Work task: Transcribe, with complete accuracy, all of the entries below except for the pictures.

Recorded data:
Segment Open
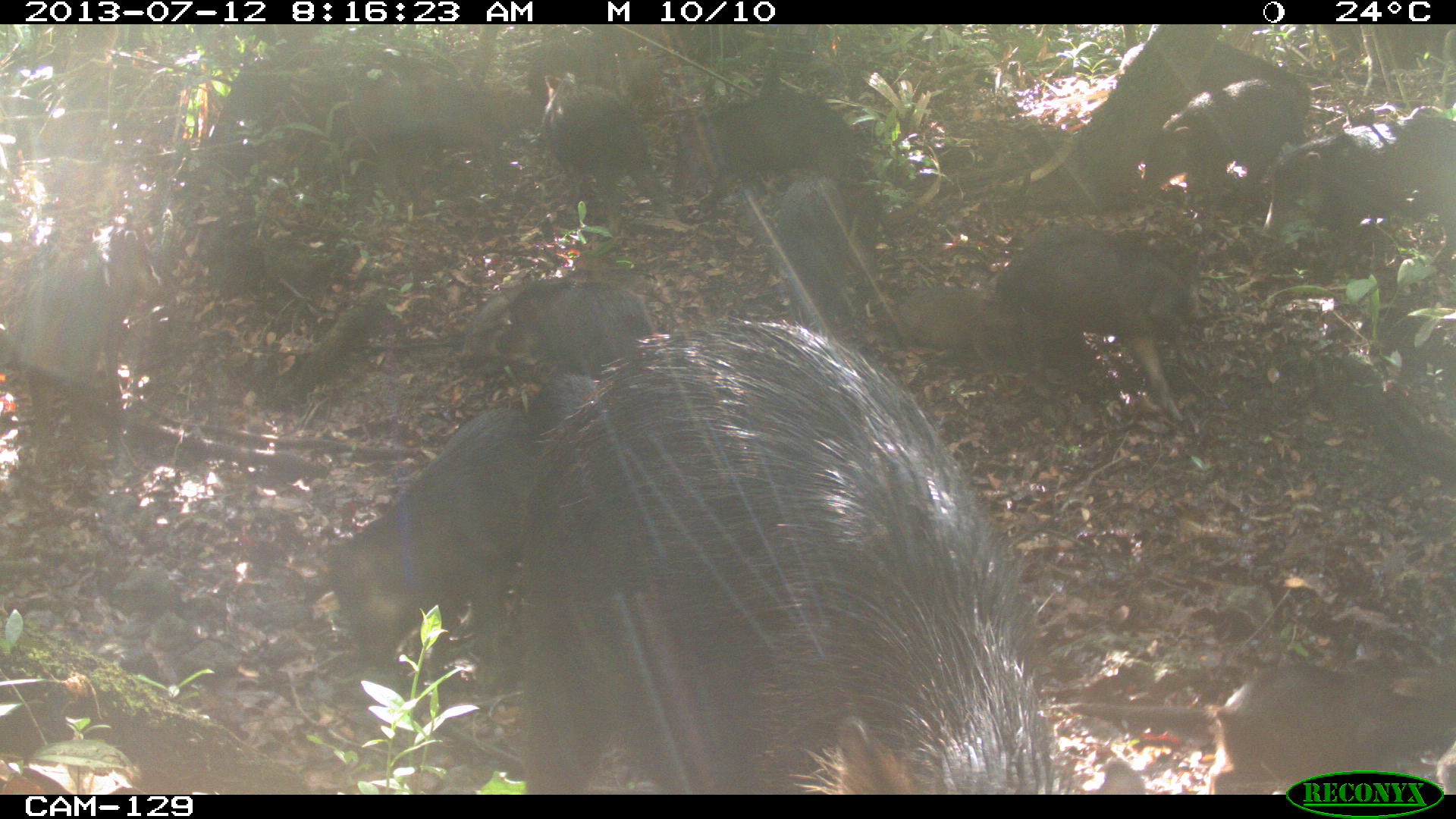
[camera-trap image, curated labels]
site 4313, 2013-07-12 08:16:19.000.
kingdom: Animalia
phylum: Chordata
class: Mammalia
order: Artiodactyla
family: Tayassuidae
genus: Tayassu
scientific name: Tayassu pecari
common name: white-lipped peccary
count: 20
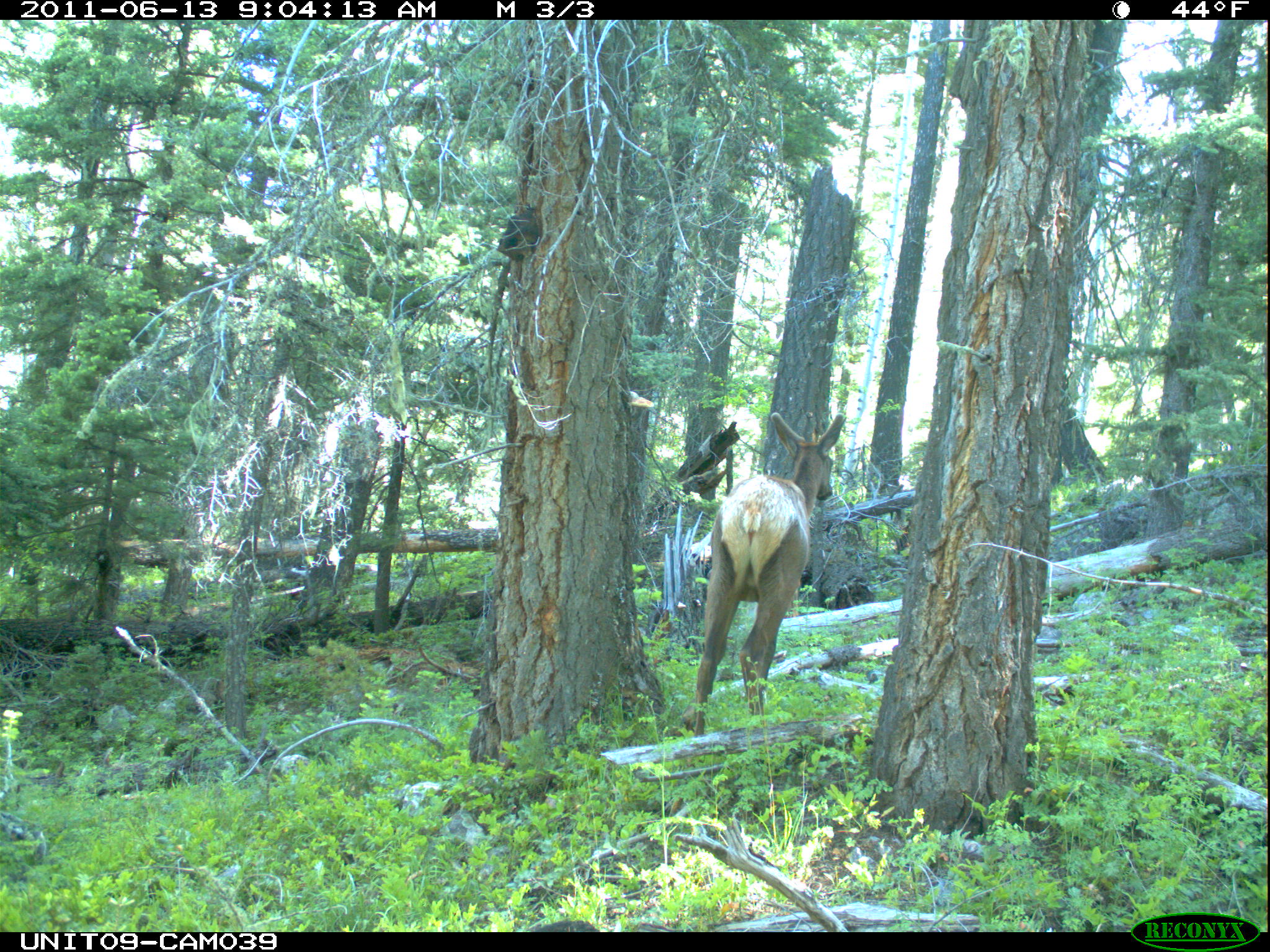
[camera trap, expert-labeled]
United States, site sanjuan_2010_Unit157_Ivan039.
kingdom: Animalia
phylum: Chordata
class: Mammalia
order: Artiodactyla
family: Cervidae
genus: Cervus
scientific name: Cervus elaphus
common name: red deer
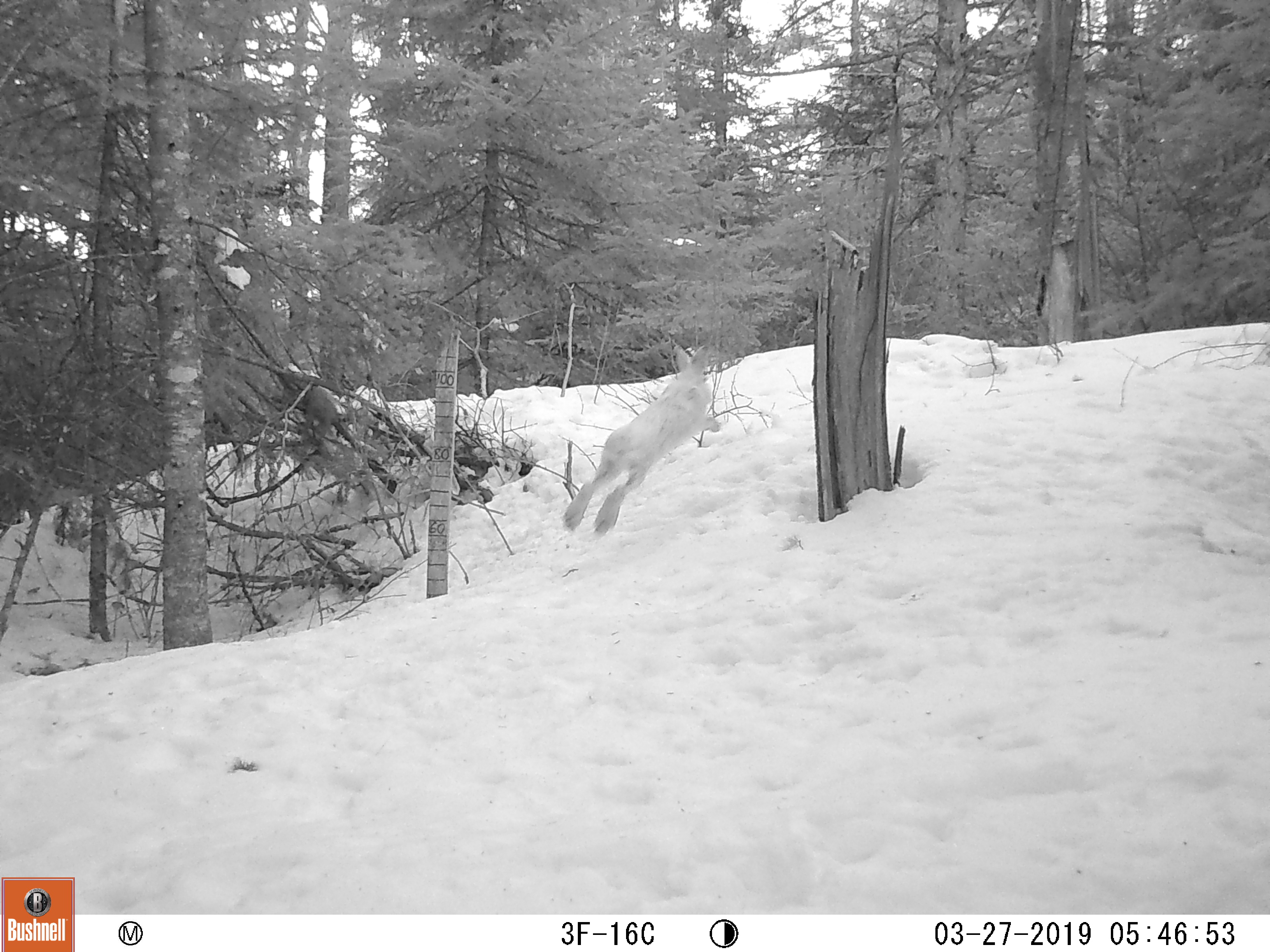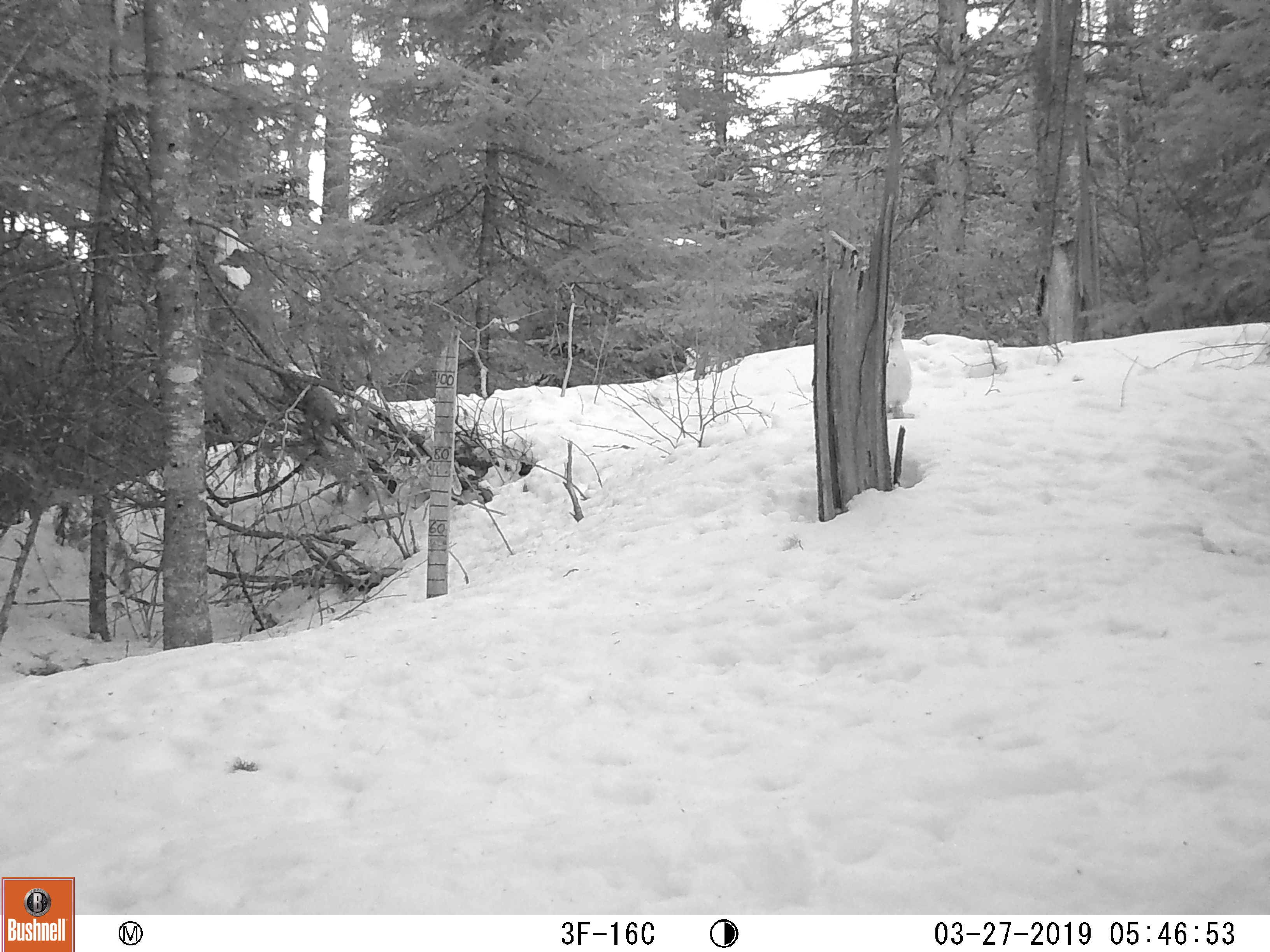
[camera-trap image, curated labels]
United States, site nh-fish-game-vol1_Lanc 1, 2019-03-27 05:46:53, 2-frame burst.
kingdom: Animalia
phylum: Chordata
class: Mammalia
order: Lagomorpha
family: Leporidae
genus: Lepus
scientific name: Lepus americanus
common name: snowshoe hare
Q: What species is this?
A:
Segment Closed
Response to this exercise:
[camera-trap image, curated labels]
site 4313, 2013-07-12 08:16:19.000.
kingdom: Animalia
phylum: Chordata
class: Mammalia
order: Artiodactyla
family: Tayassuidae
genus: Tayassu
scientific name: Tayassu pecari
common name: white-lipped peccary
count: 20
[camera trap, expert-labeled]
United States, site sanjuan_2010_Unit157_Ivan039.
kingdom: Animalia
phylum: Chordata
class: Mammalia
order: Artiodactyla
family: Cervidae
genus: Cervus
scientific name: Cervus elaphus
common name: red deer
[camera-trap image, curated labels]
United States, site nh-fish-game-vol1_Lanc 1, 2019-03-27 05:46:53, 2-frame burst.
kingdom: Animalia
phylum: Chordata
class: Mammalia
order: Lagomorpha
family: Leporidae
genus: Lepus
scientific name: Lepus americanus
common name: snowshoe hare
Q: What species is this?
A:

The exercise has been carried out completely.